Carrying out the thought that the responsibility lay with the Jews, God through the Prophet had already declared that the time would come when the poor blinded eyes would be opened and the Jews would look upon him whom they had pierced and mourn for him. (Zech. 12:10.) Thank God that such a time is coming, and that the Lord promises that he will pour upon them the spirit of prayer and supplication, and will take away their sin.

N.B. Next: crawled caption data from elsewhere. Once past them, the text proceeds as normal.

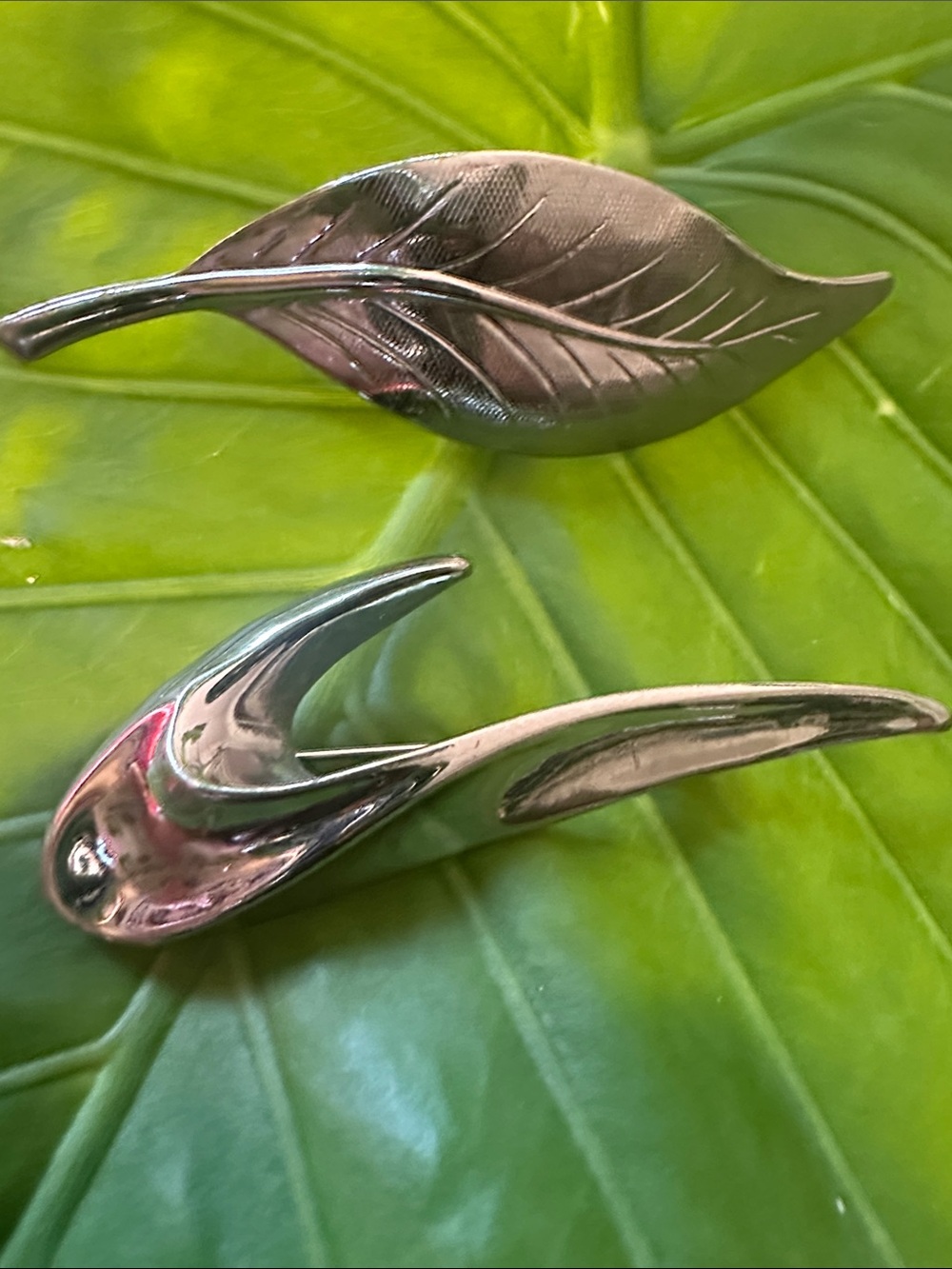 Polished Silver-Tone Leaf & Wave Brooch Duo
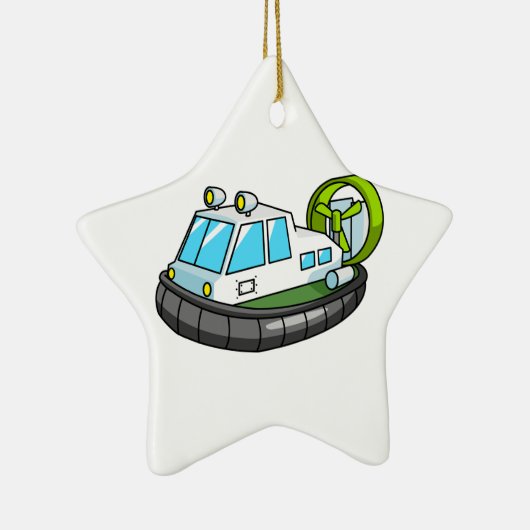 Witte, Groene en Zwarte Cartoon Hovercraft Keramisch Ornament (Rechts)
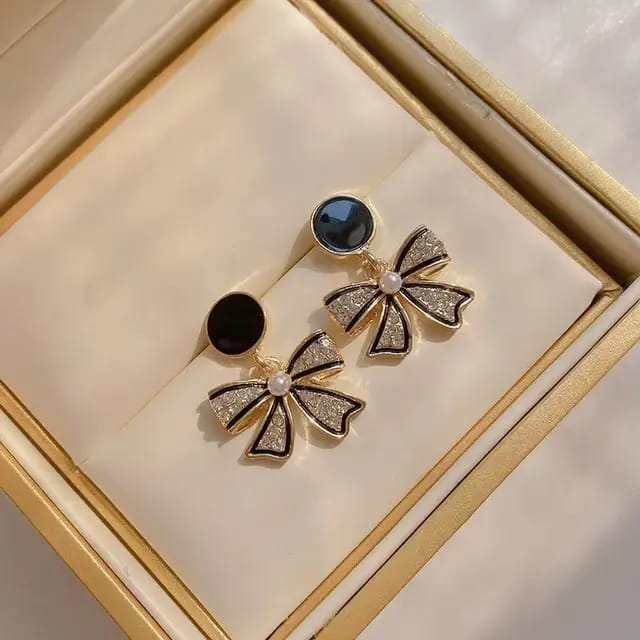 Golden Bow Earrings with Black Stud Top – Sparkle & Grace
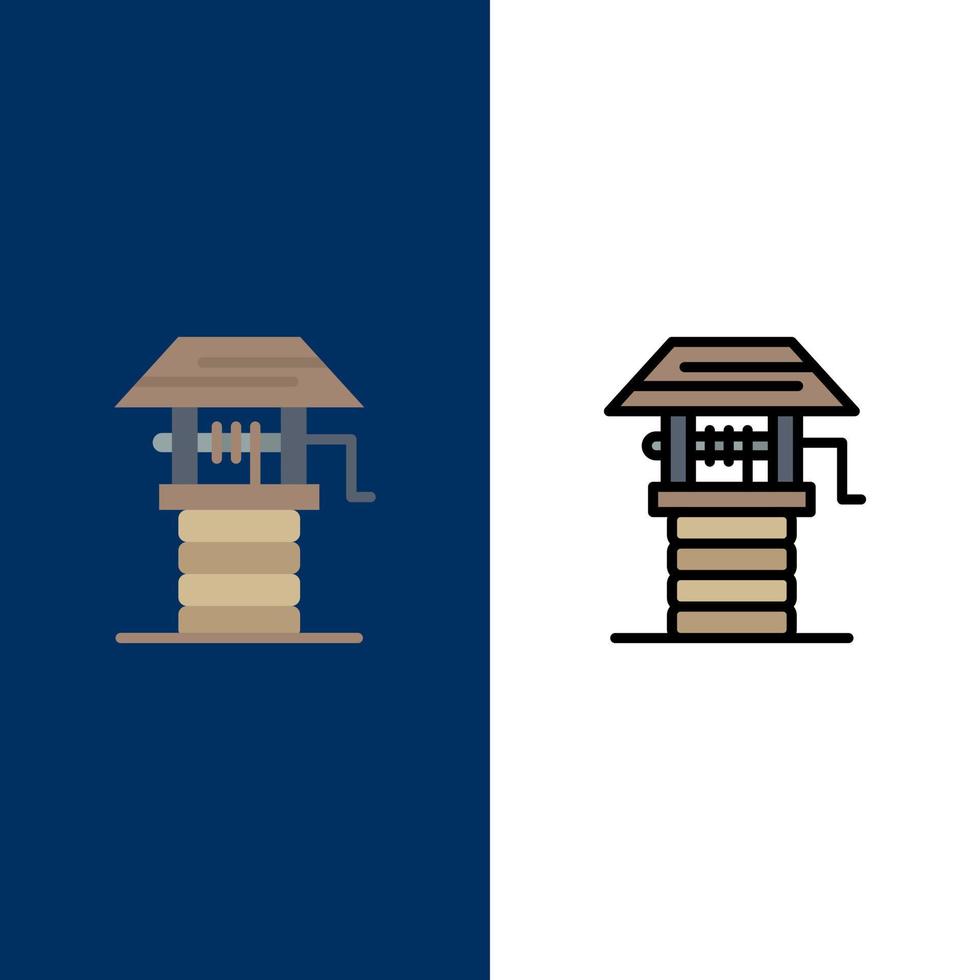 landwirtschaft bauernhof bewirtschaftung gut symbole flach und linie gefüllt icon set vektor blauen hintergrund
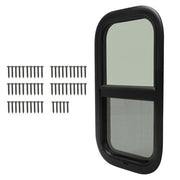 DURAFORCE 12" x 22" Vertical Slide RV Window w/Trim Ring & Mounting Kit For Cargo Trailer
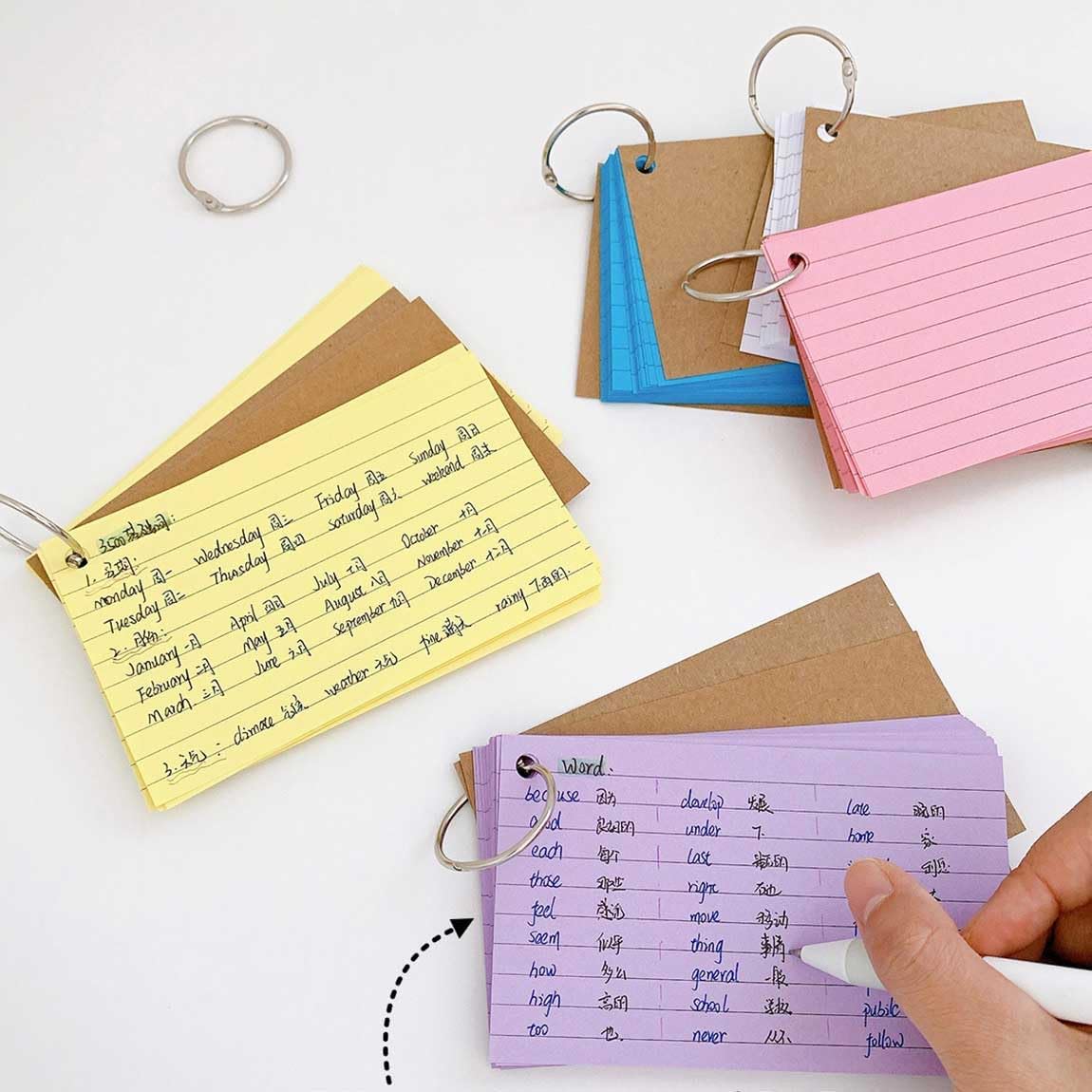 300 PCS Ruled Index Cards with Binder Ring Kraft Paper Notecards Lined Index Cards for Office
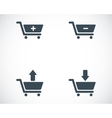 black shopping cart icons set vector image vector image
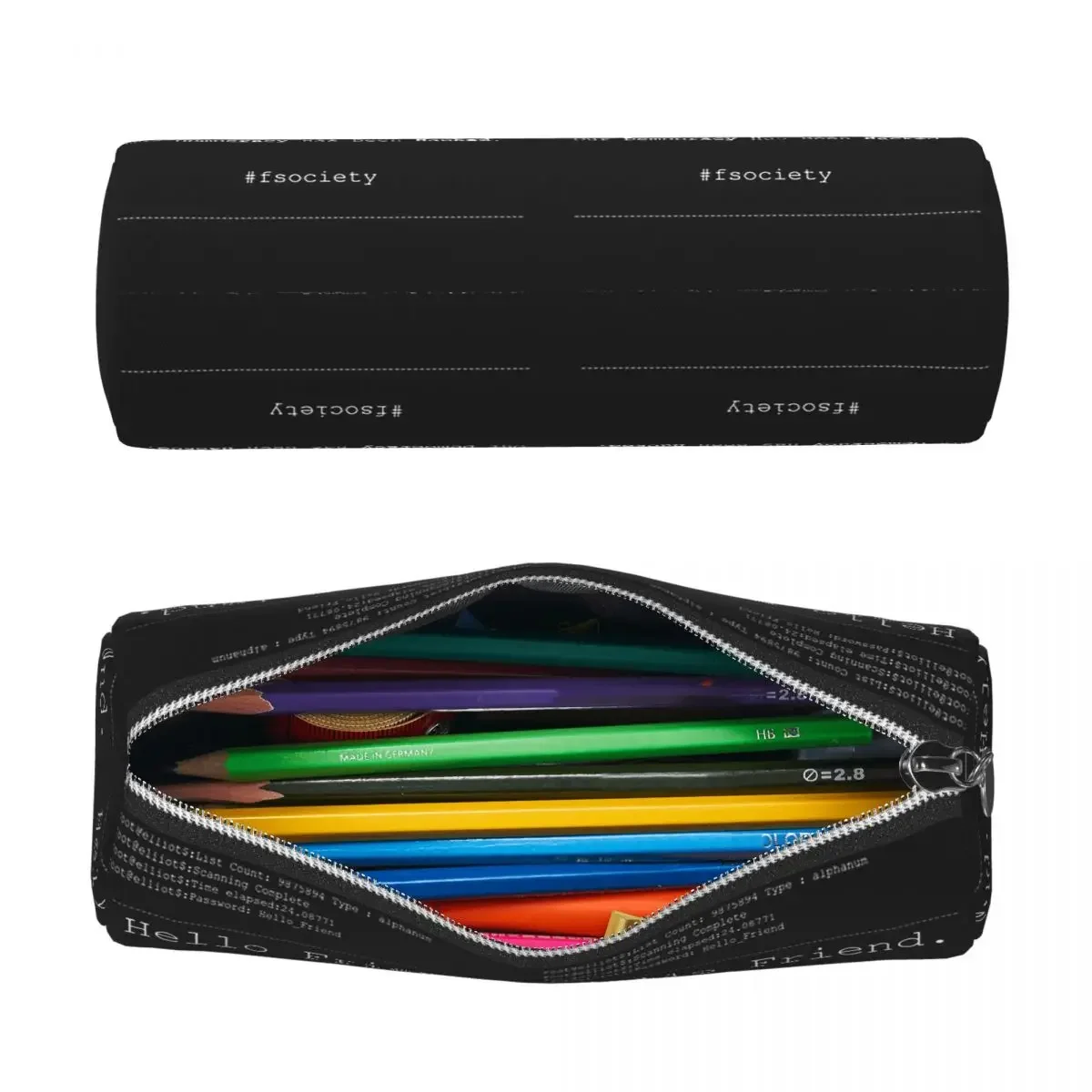 Mr Robot Hello Friend Fsociety Pencil Case for Kids School Cylinder Pen Box Pencil Bag Pencil Pouch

As a people they have had severe experiences for now many centuries, and all who have the Spirit of Christ rejoice to know of their coming reprieve; and not only so, but to know, further, that the blessing which will thus begin with the "Jew first" shall extend through him under the divine guidance of spiritual Israel in glory, the Christ, to the blessing of all the families of the earth during Christ's Millennial reign.


These words of the Apostle merely confirm the thought emphasized by the Master himself, that all true followers of Jesus will have more or less of his experiences. He was the true one—the Truth, as well as the Way and the Life—and yet he was crucified as a deceiver, he was misunderstood by the sin-blinded world, yea, by the most enlightened people of that time. The disciple is not to expect to be above his Lord, but rather to expect to glory in the privilege of being his companion. Let us learn, therefore, to rejoice even in [R3897 : page 366] the midst of misrepresentation, falsification, buffetings, scourgings, legal and illegal, farcical—let us count it all joy to be permitted thus to have companionship with our beloved Savior; let us learn the lesson of patient endurance in well doing, that in due time, not having fainted, we may reap the glorious reward of joint-heirship with him in his Kingdom.